What this task involves
Keep the images out and copy every entry below exactly.

Exercise data
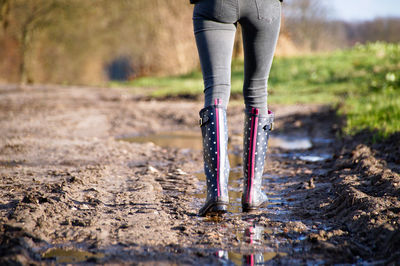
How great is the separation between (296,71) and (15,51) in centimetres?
1982

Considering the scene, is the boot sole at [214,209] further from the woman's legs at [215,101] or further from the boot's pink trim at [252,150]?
the boot's pink trim at [252,150]

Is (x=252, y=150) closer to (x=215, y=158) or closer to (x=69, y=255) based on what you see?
(x=215, y=158)

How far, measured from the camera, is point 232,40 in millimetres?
2449

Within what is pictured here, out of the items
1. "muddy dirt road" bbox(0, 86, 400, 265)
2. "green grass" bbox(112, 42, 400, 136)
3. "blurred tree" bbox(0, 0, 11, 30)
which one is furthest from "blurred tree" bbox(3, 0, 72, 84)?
"muddy dirt road" bbox(0, 86, 400, 265)

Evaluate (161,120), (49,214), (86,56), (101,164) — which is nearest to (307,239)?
(49,214)

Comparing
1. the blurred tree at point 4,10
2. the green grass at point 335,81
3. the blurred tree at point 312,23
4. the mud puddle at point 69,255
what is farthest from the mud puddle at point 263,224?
the blurred tree at point 312,23

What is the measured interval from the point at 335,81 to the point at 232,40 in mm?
10964

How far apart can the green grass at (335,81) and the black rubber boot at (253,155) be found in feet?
11.6

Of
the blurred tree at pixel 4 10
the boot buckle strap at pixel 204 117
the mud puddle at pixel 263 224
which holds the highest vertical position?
the blurred tree at pixel 4 10

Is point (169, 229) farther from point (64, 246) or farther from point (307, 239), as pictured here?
point (307, 239)

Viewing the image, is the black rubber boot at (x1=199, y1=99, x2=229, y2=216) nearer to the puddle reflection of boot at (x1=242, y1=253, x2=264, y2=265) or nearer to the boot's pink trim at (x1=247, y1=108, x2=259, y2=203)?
the boot's pink trim at (x1=247, y1=108, x2=259, y2=203)

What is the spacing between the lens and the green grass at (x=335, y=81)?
25.6 ft

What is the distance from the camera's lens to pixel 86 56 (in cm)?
2625

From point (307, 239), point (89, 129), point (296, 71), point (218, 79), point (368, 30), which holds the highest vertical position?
point (368, 30)
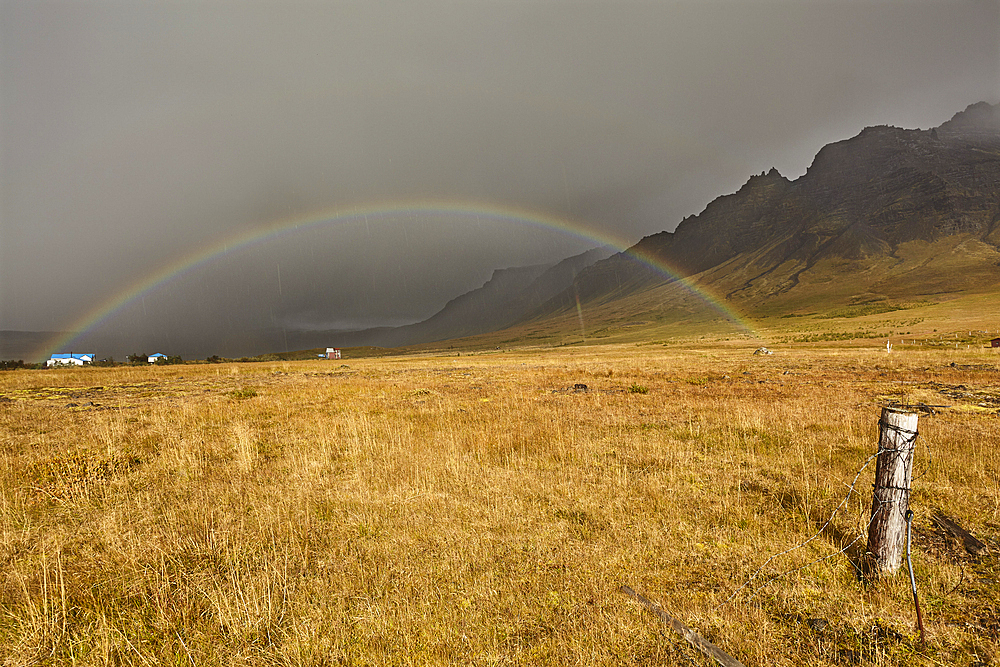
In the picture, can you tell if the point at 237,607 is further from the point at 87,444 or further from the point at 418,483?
the point at 87,444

Output below
How great is the separation between (296,71) and (15,51) in centimetres?
1982

Considering the scene, is the boot sole at [214,209] further from the woman's legs at [215,101] or further from the boot's pink trim at [252,150]?
the boot's pink trim at [252,150]

Is (x=252, y=150) closer to (x=215, y=158) or closer to (x=69, y=255) based on what you see?
(x=215, y=158)

How far, measured from the camera, is point 232,40 in millimetres?
2449

Within what is pictured here, out of the items
1. "muddy dirt road" bbox(0, 86, 400, 265)
2. "green grass" bbox(112, 42, 400, 136)
3. "blurred tree" bbox(0, 0, 11, 30)
which one is furthest from "blurred tree" bbox(3, 0, 72, 84)?
"muddy dirt road" bbox(0, 86, 400, 265)

Evaluate (161,120), (49,214), (86,56), (101,164) — which is nearest to (307,239)?
(49,214)

Comparing
1. the blurred tree at point 4,10
2. the green grass at point 335,81
3. the blurred tree at point 312,23
4. the mud puddle at point 69,255
what is farthest from the mud puddle at point 263,224?
the blurred tree at point 312,23

What is the measured interval from the point at 335,81 to the point at 232,40 in mm?
10964

How far apart can the green grass at (335,81) and the black rubber boot at (253,155) be found in feet?
11.6

Of
the blurred tree at pixel 4 10
the boot buckle strap at pixel 204 117
the mud puddle at pixel 263 224
which holds the highest vertical position?
the blurred tree at pixel 4 10

Is point (169, 229) farther from point (64, 246) or farther from point (307, 239), as pictured here?
point (307, 239)

Viewing the image, is the black rubber boot at (x1=199, y1=99, x2=229, y2=216) nearer to the puddle reflection of boot at (x1=242, y1=253, x2=264, y2=265) or nearer to the boot's pink trim at (x1=247, y1=108, x2=259, y2=203)?
the boot's pink trim at (x1=247, y1=108, x2=259, y2=203)

What is the spacing between the lens and the green grass at (x=335, y=81)?
25.6 ft

What is the distance from the camera's lens to pixel 86 56 (in cm)?
2625

From point (307, 239), point (89, 129), point (296, 71), point (218, 79), point (368, 30), which holds the highest vertical position?
point (368, 30)
In the picture, can you tell if the point at 237,607 is further from the point at 87,444 or further from the point at 418,483?
the point at 87,444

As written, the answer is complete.